Streaming analytics instruments
Tools enabling streaming analytics form a vital group within the Hadoop ecosystem. These include- Apache Spark, a computing engine for large datasets with near-real-time processing capabilities;
- Apache Storm, a real-time computing system for unbounded streams of data (those that have a start but no defined end and must be continuously processed);
- Apache Flink processing both unbounded and bounded data streams (those with a defined start and end); and
- Apache Kafka, a streaming platform for messaging, storing, processing, and integrating large volumes of data.
Kafka and data streaming, explained
Enterprise data hub
When a big data pipeline is not managed correctly, data lakes quickly become data swamps – a collection of miscellaneous data that is neither governable nor usable. A new data integration approach called a data hub emerged to tackle this problem. Enterprise data hubs (EDHs) are the next generation of data architecture aiming at sharing managed data between systems. They connect multiple sources of information, including DWs and data lakes. Unlike DWs, the data hub supports all types of data and easily integrates systems. Besides that, it can be deployed within weeks or even days while DW deployment can last months and even years. At the same time, data hubs come with additional capabilities for data management, harmonizing, exploration, and analysis — something data lakes lack. They are business-oriented and tailored for the most urgent organization’s needs. To sum it all up,- a data warehouse is constructed to deal mainly with structured data for the purpose of self-service analytics and BI;
- a data lake is built to deal with sizable aggregates of both structured and unstructured data to support deep learning, machine learning, and AI in general; and
- a data hub is created for multi-structured data portability, easier exchange, and efficient processing.
Role of data engineer
Now that we know what data engineering is concerned with, let’s delve into the role that specializes in creating software solutions around big data –a data engineer.

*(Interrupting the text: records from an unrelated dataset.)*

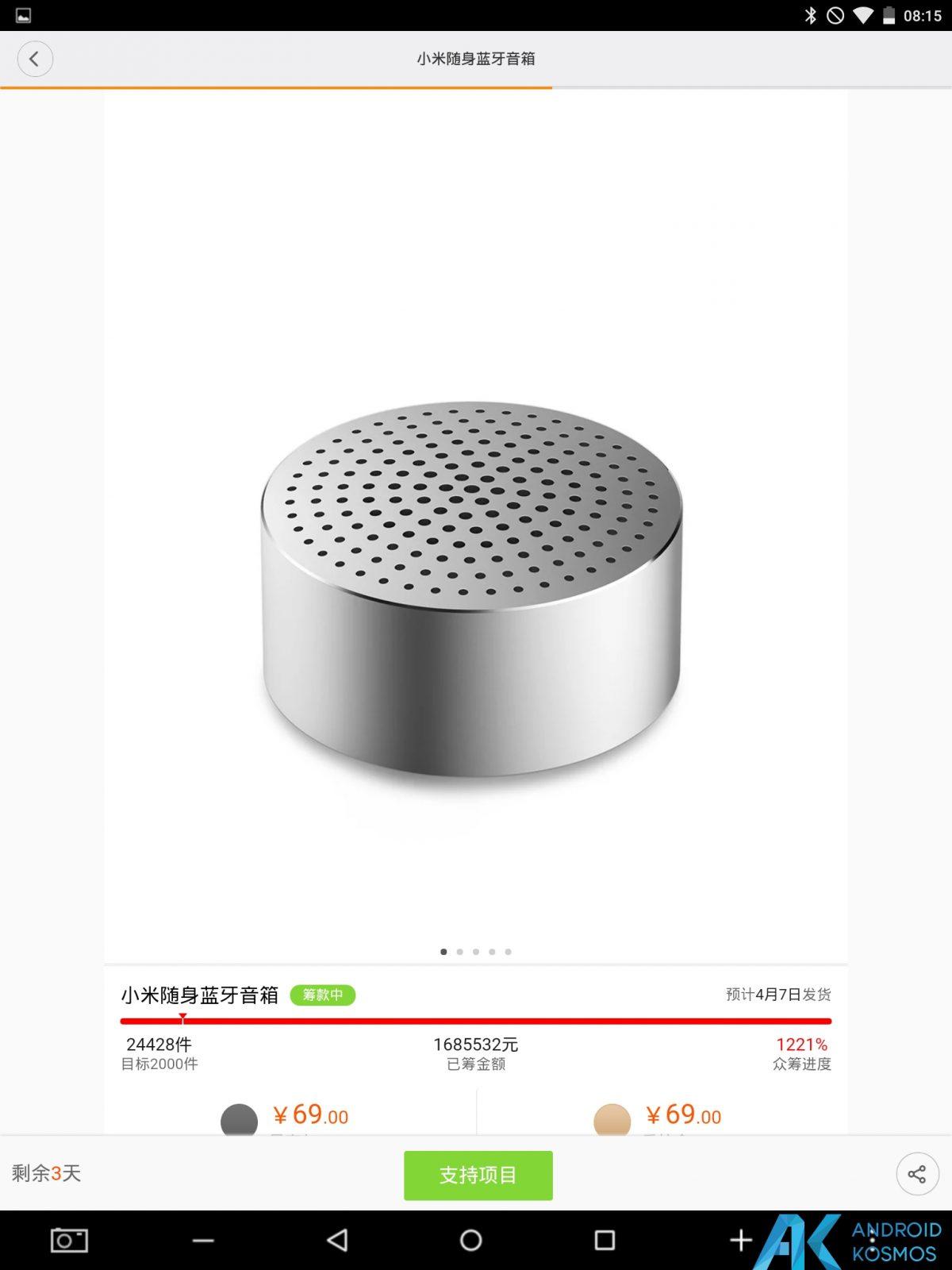 Neuer Mi Bluetooth Speaker? 3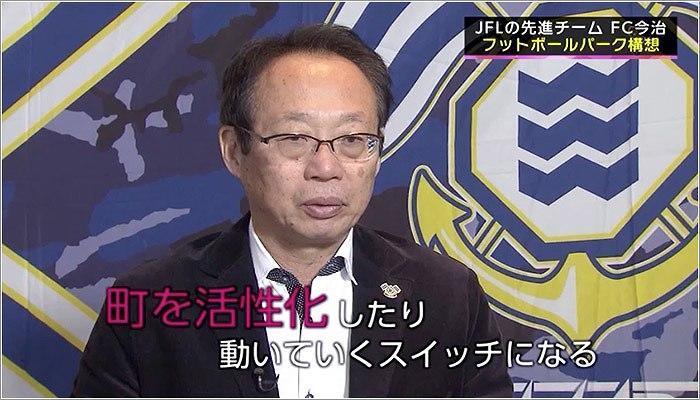 02 元日本代表監督の岡田武史さん
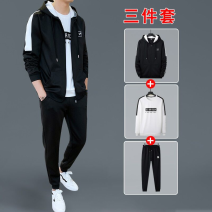 Jacket Early Tang Dynasty Youth fashion M L XL 2XL 3XL 4XL routine easy Other leisure summer CZ+D22+3.4+ZZH Polyester 100% Long sleeves Wear out Hood tide teenagers routine Zipper placket Rib hem No iron treatment Closing sleeve Geometric pattern polyester fiber Spring 2021 Rib bottom pendulum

Juan De Dios Santos, a data engineer himself, defines this role in the following way: “In a multidisciplinary team that includes data scientists, BI engineers, and data engineers, the role of the data engineer is mostly to ensure the quality and availability of the data.” He also adds that a data engineer might collaborate with others when implementing or designing a data-related feature (or product) such as an A/B test, deploying a machine learning model, and refining an existing data source. We have a separate article explaining what a data engineer is, so here we’ll only briefly recap.Skills and qualifications
Data engineering lies at the intersection of software engineering and data science, which leads to skill overlapping.Toolkit
A data engineer should have a deep understanding of many data technologies to be able to choose the right ones for a specific job. Airflow. This Python-based workflow management system was developed by Airbnb to rearchitect its data pipelines. Migrating to Airflow, the company reduced their experimentation reporting framework (ERF) run-time from 24+ hours to about 45 minutes. Among the Airflow’s pros, Juan highlights its operators: “They allow us to execute bash commands, run a SQL query or even send an email.” Juan also stresses Airflow’s ability to send Slack notifications, complete and rich UI, and the overall maturity of the project. On the contrary, Juan dislikes that Airflow only allows for writing jobs in Python. Read our article The Good and the Bad of Apache Airflow Pipeline Orchestration to learn more. Cloud Dataflow. A cloud-based data processing service, Dataflow is aimed at large-scale data ingestion and low-latency processing through fast parallel execution of the analytics pipelines. Dataflow is beneficial over Airflow as it supports multiple languages like Java, Python, SQL, and engines like Flink and Spark. It is also well maintained by Google Cloud. However, Juan warns that Dataflow’s high cost might be a disadvantage. Other popular instruments are the Stitch platform for rapidly moving data and Blendo, a tool for syncing various data sources with a data warehouse. Warehouse solutions. Widely used on-premise data warehouse tools include Teradata Data Warehouse, SAP Data Warehouse, IBM db2, and Oracle Exadata. The most popular cloud-based data warehouse solutions are Amazon Redshift and Google BigQuery. Be sure to check our detailed comparison of the top cloud warehouse software. Big data tools. Technologies that a data engineer should master (or at least know of) are Hadoop and its ecosystem, Elastic Stack for end-to-end big data analytics, data lakes, and more.Data engineer vs data scientist
It’s not rare that a data engineer is confused with a data scientist. We asked Alexander Konduforov, a data scientist with over ten years of experience, to comment on the difference between these roles. “Both data scientists and data engineers work with data but solve quite different tasks, have different skills, and use different tools,” Alexander explained, “Data engineers build and maintain massive data storage and apply engineering skills: programming languages, ETL techniques, knowledge of different data warehouses and database languages. Whereas data scientists clean and analyze this data, get valuable insights from it, implement models for forecasting and predictive analytics, and mostly apply their math and algorithmic skills, machine learning algorithms and tools.” Alexander stresses that accessing data can be a difficult task for data scientists for several reasons.- Vast data volumes require additional effort and specific engineering solutions to access and process them in a reasonable amount of time.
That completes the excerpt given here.